Marine Le Pen, o novo rosto do nacionalismo xenófobo na França
A reforma ideológica conduzida por Marine Le Pen abrange o tema da União Europeia. O partido de Jean-Marie queria extrair a França do bloco europeu; a atual RN não pretende imitar o Brexit britânico e nem mesmo almeja uma ruptura com o euro, a moeda comum europeia. Nesse ponto, a RN segue o rumo de partidos nacionalistas irmãos, como os da Itália, da Hungria e da Polônia. Exatamente por isso, o perigo tornou-se maior, não menor: é como alternativa viável de poder que a líder direitista francesa ameaça, a partir de dentro, os princípios democráticos fundamentais da Europa.
Em 2014, pouco antes de sua expulsão da FN, Jean-Marie chegou a celebrar a epidemia do ebola, apontando-a como “solução” para os “problemas” do crescimento demográfico e da imigração. Marine não emprega a linguagem do pai, mas conserva a alma xenófoba do antigo partido. A sua “França soberana” é a “França de mil anos”, uma fortaleza gaulesa, católica e branca, que se fecha a imigrantes e refugiados.
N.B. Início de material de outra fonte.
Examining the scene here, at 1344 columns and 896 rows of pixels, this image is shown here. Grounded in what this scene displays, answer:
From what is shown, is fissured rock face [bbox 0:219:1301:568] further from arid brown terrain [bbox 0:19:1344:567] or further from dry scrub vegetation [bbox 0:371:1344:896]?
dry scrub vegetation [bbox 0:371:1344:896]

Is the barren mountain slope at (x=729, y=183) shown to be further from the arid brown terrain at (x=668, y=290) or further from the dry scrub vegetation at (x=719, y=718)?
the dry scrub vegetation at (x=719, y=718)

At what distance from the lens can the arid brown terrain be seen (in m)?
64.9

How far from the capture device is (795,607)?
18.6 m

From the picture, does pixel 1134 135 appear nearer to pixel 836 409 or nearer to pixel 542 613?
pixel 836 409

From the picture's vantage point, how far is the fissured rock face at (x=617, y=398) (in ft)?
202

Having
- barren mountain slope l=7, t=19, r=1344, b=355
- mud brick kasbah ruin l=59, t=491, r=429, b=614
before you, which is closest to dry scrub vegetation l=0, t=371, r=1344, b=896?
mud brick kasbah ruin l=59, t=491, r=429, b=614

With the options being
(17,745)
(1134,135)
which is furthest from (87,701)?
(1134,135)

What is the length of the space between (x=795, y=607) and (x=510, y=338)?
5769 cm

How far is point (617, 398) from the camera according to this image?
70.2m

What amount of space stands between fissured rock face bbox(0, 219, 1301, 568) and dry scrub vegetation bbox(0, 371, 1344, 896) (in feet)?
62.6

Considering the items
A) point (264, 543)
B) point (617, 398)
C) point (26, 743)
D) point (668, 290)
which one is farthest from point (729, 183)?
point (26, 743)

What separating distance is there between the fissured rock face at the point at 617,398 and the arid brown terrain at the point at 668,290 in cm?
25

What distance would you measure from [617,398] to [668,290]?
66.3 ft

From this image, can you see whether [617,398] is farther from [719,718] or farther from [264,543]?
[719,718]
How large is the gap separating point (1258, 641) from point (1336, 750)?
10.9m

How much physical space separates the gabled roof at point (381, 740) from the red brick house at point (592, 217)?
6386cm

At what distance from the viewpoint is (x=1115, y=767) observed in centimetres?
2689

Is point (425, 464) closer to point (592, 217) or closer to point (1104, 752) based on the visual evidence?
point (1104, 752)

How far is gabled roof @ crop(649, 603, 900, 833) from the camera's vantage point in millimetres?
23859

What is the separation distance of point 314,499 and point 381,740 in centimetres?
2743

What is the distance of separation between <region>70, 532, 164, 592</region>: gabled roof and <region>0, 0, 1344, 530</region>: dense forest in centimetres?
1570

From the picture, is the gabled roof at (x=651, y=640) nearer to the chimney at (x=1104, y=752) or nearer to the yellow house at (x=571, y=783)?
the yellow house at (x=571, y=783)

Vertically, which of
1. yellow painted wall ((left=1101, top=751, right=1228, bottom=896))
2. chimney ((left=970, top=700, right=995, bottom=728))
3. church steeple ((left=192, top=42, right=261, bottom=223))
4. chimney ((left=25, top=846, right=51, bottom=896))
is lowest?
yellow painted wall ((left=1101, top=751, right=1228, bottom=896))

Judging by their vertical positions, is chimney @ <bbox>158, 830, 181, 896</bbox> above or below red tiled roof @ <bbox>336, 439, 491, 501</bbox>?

A França opera, em parceria com a Alemanha, como motor da União Europeia. Uma eventual vitória de Marine no turno final da eleição presidencial lançaria o bloco europeu a uma crise ainda mais grave que a do Brexit. Mas, desde já, a sombra de uma RN capaz de, no segundo turno, conquistar os votos de mais de 40% dos eleitores empurra a política francesa um pouco mais para a direita, rumo à intolerância cultural e à exclusão.